• [Goal]:
Write each line of the records below as one string in a JSON list, skipping blank lines and leaving out the pictures.

[Start]

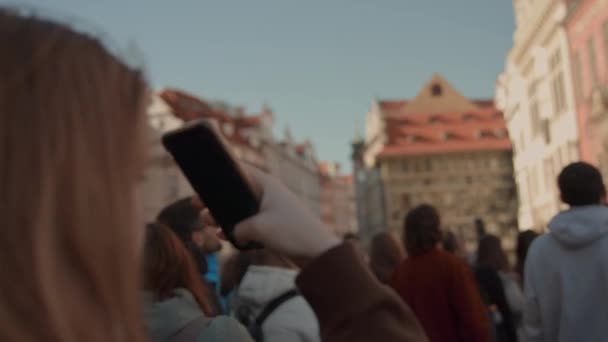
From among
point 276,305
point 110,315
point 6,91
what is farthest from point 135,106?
point 276,305

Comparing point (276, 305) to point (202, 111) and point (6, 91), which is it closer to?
point (6, 91)

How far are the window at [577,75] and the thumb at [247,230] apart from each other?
2837 cm

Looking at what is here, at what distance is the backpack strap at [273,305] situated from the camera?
153 inches

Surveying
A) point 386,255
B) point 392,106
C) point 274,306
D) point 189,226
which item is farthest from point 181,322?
point 392,106

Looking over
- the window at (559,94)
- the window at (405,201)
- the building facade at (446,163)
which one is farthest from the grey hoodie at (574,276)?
the window at (405,201)

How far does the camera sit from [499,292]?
7.34m

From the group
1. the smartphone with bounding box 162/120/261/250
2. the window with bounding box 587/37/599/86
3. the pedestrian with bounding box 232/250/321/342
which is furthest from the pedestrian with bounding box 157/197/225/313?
the window with bounding box 587/37/599/86

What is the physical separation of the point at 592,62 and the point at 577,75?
1.99 meters

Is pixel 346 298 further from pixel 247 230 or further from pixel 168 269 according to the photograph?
pixel 168 269

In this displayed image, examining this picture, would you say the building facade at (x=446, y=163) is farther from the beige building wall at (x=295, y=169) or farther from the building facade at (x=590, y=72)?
the building facade at (x=590, y=72)

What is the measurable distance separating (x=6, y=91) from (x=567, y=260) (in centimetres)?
394

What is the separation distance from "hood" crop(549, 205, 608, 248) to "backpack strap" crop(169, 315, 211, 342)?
2563 millimetres

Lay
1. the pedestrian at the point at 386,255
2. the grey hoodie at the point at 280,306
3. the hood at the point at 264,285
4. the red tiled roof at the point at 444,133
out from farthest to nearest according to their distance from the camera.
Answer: the red tiled roof at the point at 444,133
the pedestrian at the point at 386,255
the hood at the point at 264,285
the grey hoodie at the point at 280,306

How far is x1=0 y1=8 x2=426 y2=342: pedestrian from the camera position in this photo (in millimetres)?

[End]

• [Complete response]:
[
  "From among",
  "point 276,305",
  "point 110,315",
  "point 6,91",
  "what is farthest from point 135,106?",
  "point 276,305",
  "Comparing point (276, 305) to point (202, 111) and point (6, 91), which is it closer to?",
  "point (6, 91)",
  "How far are the window at [577,75] and the thumb at [247,230] apart from each other?",
  "2837 cm",
  "Looking at what is here, at what distance is the backpack strap at [273,305] situated from the camera?",
  "153 inches",
  "Surveying",
  "A) point 386,255",
  "B) point 392,106",
  "C) point 274,306",
  "D) point 189,226",
  "which item is farthest from point 181,322?",
  "point 392,106",
  "Looking over",
  "- the window at (559,94)",
  "- the window at (405,201)",
  "- the building facade at (446,163)",
  "which one is farthest from the grey hoodie at (574,276)?",
  "the window at (405,201)",
  "How far does the camera sit from [499,292]?",
  "7.34m",
  "From the group",
  "1. the smartphone with bounding box 162/120/261/250",
  "2. the window with bounding box 587/37/599/86",
  "3. the pedestrian with bounding box 232/250/321/342",
  "which is furthest from the pedestrian with bounding box 157/197/225/313?",
  "the window with bounding box 587/37/599/86",
  "What is the physical separation of the point at 592,62 and the point at 577,75?",
  "1.99 meters",
  "Is pixel 346 298 further from pixel 247 230 or further from pixel 168 269 according to the photograph?",
  "pixel 168 269",
  "In this displayed image, examining this picture, would you say the building facade at (x=446, y=163) is farther from the beige building wall at (x=295, y=169) or farther from the building facade at (x=590, y=72)?",
  "the building facade at (x=590, y=72)",
  "What is the measurable distance separating (x=6, y=91) from (x=567, y=260) (in centimetres)?",
  "394",
  "What is the separation distance from \"hood\" crop(549, 205, 608, 248) to \"backpack strap\" crop(169, 315, 211, 342)?",
  "2563 millimetres",
  "Lay",
  "1. the pedestrian at the point at 386,255",
  "2. the grey hoodie at the point at 280,306",
  "3. the hood at the point at 264,285",
  "4. the red tiled roof at the point at 444,133",
  "out from farthest to nearest according to their distance from the camera.",
  "Answer: the red tiled roof at the point at 444,133",
  "the pedestrian at the point at 386,255",
  "the hood at the point at 264,285",
  "the grey hoodie at the point at 280,306",
  "How far is x1=0 y1=8 x2=426 y2=342: pedestrian from the camera position in this photo (in millimetres)?"
]